Message from the Executive Director

Perspective(8)
"Considerations for children with intellectual disabilities when they become an older sibling"

 Let’s think about what kind of considerations are necessary when a child with intellectual disabilities becomes an older sibling.

 Despite his language delays, boy A started to play the baby to his mother, demand help when there was something he needed, and maintained eye contact more and more. However, when he was 2 years old, his mother became pregnant. After his younger sister was born, things changed completely: he kept his distance from his mother and played by himself. When his mother comforted the baby, it put him in a bad mood.
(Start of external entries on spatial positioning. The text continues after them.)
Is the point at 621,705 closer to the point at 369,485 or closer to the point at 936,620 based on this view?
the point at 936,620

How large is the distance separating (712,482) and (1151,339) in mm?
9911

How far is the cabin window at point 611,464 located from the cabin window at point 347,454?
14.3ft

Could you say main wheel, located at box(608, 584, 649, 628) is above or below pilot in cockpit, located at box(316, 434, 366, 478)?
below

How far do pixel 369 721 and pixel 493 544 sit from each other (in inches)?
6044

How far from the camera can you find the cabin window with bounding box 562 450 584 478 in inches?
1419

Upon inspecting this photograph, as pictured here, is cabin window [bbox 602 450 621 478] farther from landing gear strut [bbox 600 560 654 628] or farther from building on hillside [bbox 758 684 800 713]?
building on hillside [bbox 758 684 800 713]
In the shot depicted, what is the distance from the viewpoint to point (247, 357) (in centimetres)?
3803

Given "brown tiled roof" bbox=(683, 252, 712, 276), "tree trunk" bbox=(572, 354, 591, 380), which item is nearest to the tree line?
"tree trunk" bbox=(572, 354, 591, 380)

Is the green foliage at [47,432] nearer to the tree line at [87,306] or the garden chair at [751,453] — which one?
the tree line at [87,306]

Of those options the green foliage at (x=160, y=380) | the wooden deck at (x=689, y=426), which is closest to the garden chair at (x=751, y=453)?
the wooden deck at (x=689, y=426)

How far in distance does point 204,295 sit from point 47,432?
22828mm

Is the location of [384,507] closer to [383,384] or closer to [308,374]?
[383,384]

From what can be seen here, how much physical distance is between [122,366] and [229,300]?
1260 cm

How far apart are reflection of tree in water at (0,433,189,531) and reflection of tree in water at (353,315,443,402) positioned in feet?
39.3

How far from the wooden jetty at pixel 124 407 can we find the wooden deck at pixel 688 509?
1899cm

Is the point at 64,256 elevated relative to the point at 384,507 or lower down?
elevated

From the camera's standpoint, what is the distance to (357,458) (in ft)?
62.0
Other problematic behaviors appeared: obsessive behavior, wandering around aimlessly, a lack of new words, not turning around when people tried to talk to him, and doing things that would result in a scolding on purpose. The lively younger sister will cry out when something happens and keeps the mother busy. The mother can’t spend time with him as before, because she needs to feed her baby and change her diapers or clothes. Her mother is faced with great difficulties looking after both of her children.

 When a child like A with intellectual disabilities has younger siblings, they have difficulties behaving affectionately or being demanding to the mother. They can’t express their feelings in words, so the people around them have trouble realizing what they are enduring.

 This starts during pregnancy. Children are sensitive to the change in their mother’s body or attitude and feel pressure from the expectation to be reliable because they will become an older brother or sister. They are confused by the sudden arrival of a baby. Some become demanding to their mother during this phase, but others are not able to do this and hold back their feelings. Behaviors described above such as playing by themselves, wandering around aimlessly and purposefully doing things that will result in a scolding are considered “excessive tolerance” or “frustration or confusion of their affection not being accepted by their mother.”

 So then, how can we support children with younger siblings to be affectionate with and express their feelings to their mother with confidence on an everyday basis.
・The mother could give the shy, older child attention while looking after the younger siblings
 and send them a message such as calling their name or talking to them.
・The mother should give enough physical contact or joy through playing with them.
・When the younger siblings try to take the older child’s things, their mother should chide them.
・When the older child is in a difficult situation, the mother should spend time comforting him.

  I’d like mothers who have raised siblings to share their knowledge or tricks with mothers who are starting to raise siblings, by referring to their own experiences.